Using Extended Statistics to Optimize Multi-Column Relationships and Function Based Statistics

Using Extended Statistics to Optimize Multi-Column Relationships and Function-Based Statistics

Purpose

The goal of this tutorial is to show you how to use extended statistics to optimize multi-column relationships and function-based statistics.

Time to Complete

Approximately 30 minutes

Topics

This tutorial covers the following topics:

	Overview
	Prerequisites
	Determining Single Column Statistics
	Gathering Histograms on Skewed Columns
	Creating Extended Statistics to Correlate Columns
	Creating Extended Statistics for a Function Used on a Column
	Cleanup
	Summary

Viewing Screenshots

Place the cursor over this icon to load and view all the screenshots for this tutorial. (Caution: This action loads all screenshots simultaneously, so response time may be slow depending on your Internet connection.)

Note: Alternatively, you can place the cursor over an individual icon in the following steps to load and view only the screenshot associated with that step. You can hide an individual screenshot by clicking it.

Overview

In real-world data there is often a correlation between two or more columns in a table. For example, job title and salary are related (the VP of a company is likely to earn a lot more than the janitor does) or car make and price (a BMW is likely to be a lot more expensive than a Honda). Up until now, the optimizer has had no way of knowing that these relationships exist between the columns in a table. When a query was executed against the table with multiple, single column predicates, it was impossible for the optimizer to calculate the correct selectivity of these predicates as it had no way of knowing if the columns were related or not.

It has also been extremely hard for the optimizer to calculate the correct selectivity for a column that has a function apply to it. For example, UPPER(surname)=.SMITH.

In Oracle Database 11g, extended statistics (multi-column statistics) have been introduced, which allow you to collect statistics on a group of columns as a whole and on functions, thus enabling the optimizer to calculate the selectivity of these predicates correctly. As a result, the optimizer is aware of the correct selectivity (cardinality). This tutorial demonstrates why you need extended statistics and how you can create them.

Dataset entries
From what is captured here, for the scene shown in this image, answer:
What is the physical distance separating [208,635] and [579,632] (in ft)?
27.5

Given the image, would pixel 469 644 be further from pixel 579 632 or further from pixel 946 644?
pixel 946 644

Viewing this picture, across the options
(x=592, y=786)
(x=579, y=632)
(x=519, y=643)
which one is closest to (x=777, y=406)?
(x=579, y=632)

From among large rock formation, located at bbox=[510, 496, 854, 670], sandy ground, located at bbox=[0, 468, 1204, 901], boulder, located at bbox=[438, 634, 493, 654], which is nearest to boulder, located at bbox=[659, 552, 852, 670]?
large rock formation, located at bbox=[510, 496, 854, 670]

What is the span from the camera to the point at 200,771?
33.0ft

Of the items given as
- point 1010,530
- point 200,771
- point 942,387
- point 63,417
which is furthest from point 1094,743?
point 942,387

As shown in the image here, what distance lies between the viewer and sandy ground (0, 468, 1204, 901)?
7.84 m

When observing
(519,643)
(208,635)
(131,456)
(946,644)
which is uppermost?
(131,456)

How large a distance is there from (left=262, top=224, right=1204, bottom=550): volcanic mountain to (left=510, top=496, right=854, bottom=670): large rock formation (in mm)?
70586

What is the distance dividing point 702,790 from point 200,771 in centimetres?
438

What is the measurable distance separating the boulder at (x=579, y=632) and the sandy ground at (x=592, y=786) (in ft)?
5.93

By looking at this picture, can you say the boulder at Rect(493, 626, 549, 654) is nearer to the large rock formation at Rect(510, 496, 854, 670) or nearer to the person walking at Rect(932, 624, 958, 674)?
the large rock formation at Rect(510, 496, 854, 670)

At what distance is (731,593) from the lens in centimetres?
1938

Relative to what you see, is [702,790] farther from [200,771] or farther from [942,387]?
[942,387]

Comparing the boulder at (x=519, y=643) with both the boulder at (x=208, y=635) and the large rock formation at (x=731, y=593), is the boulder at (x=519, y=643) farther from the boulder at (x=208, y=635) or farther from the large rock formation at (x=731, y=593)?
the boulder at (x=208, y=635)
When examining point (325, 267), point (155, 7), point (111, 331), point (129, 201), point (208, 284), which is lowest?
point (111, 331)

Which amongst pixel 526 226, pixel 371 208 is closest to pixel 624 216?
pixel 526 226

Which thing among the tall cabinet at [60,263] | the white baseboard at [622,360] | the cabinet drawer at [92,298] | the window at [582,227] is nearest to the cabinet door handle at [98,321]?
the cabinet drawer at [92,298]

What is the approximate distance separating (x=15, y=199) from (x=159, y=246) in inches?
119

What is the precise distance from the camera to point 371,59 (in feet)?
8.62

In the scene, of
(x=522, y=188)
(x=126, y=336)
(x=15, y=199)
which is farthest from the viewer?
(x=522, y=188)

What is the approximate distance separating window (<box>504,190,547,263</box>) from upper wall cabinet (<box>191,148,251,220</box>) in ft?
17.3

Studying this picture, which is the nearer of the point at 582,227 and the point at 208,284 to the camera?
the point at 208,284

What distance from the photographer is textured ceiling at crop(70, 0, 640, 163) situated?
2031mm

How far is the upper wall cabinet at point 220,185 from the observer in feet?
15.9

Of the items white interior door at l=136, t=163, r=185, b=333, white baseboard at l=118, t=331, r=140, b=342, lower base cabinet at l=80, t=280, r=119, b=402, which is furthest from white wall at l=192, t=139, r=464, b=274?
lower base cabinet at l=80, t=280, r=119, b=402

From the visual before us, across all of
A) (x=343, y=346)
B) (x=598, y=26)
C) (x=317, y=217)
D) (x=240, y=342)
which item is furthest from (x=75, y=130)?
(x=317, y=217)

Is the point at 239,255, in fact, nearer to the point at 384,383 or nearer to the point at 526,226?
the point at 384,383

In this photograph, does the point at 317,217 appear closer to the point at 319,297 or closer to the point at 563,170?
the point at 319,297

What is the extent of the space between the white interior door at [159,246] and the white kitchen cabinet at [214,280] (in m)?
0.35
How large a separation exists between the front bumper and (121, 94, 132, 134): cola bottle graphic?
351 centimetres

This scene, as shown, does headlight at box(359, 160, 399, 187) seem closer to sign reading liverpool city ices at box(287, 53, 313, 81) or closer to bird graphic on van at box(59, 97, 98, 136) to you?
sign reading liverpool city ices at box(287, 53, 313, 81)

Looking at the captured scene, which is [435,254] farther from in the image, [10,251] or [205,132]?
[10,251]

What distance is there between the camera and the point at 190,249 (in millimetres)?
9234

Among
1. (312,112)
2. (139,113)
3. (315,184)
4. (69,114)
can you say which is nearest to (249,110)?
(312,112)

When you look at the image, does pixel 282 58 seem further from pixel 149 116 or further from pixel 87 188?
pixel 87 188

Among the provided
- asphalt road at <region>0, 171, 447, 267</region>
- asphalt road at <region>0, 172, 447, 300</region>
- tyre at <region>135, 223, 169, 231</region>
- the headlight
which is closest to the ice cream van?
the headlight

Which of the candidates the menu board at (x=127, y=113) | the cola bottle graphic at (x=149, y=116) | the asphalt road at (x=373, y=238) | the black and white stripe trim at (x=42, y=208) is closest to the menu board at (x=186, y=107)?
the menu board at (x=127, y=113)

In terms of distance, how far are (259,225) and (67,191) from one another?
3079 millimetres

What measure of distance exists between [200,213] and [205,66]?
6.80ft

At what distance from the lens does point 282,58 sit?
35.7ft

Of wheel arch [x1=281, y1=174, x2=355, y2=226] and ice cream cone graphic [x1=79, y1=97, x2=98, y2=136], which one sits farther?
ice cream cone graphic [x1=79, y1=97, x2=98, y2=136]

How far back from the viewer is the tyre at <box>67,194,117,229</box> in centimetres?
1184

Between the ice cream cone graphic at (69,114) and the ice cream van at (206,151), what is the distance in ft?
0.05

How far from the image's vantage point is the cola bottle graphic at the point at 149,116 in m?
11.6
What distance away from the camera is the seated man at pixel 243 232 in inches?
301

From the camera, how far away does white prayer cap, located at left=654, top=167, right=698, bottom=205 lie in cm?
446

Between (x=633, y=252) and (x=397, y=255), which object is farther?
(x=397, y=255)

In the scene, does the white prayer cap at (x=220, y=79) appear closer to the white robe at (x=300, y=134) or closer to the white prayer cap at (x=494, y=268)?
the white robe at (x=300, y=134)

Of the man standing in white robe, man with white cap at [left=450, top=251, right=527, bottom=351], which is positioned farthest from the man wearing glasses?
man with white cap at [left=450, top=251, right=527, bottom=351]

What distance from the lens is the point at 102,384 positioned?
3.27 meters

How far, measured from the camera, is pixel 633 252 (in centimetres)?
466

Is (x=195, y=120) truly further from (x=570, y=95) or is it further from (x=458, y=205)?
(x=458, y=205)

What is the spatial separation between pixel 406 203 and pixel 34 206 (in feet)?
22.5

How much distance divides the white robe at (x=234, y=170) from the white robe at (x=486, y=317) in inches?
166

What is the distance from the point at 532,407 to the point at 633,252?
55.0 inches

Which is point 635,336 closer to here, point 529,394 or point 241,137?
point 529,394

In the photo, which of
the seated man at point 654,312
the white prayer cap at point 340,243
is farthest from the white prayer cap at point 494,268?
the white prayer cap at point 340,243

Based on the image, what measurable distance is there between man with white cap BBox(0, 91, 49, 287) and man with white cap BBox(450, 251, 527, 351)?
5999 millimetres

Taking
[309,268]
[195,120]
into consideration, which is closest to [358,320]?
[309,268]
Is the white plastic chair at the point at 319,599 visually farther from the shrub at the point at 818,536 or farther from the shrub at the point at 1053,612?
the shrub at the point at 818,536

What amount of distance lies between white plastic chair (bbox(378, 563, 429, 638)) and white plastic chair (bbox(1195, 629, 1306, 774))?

Exercise 1
Answer these from the extended statistics tutorial:
(a) About how long does the tutorial take to complete?
(b) In which database release were extended statistics introduced?
(c) Which two car makes are compared in the overview's example?
Exercise 2
Rewrite the extended statistics tutorial starting with "Viewing Screenshots" and going on through "your Internet connection.)", replacing "cursor" with "pointer".
Exercise 3
List every topic that the extended statistics tutorial says it covers.
The lines that come after the tutorial are separate material.

Task solution 1
(a) Approximately 30 minutes.
(b) Oracle Database 11g.
(c) BMW and Honda.

Task solution 2
Viewing Screenshots

Place the pointer over this icon to load and view all the screenshots for this tutorial. (Caution: This action loads all screenshots simultaneously, so response time may be slow depending on your Internet connection.)

Task solution 3
Overview
Prerequisites
Determining Single Column Statistics
Gathering Histograms on Skewed Columns
Creating Extended Statistics to Correlate Columns
Creating Extended Statistics for a Function Used on a Column
Cleanup
Summary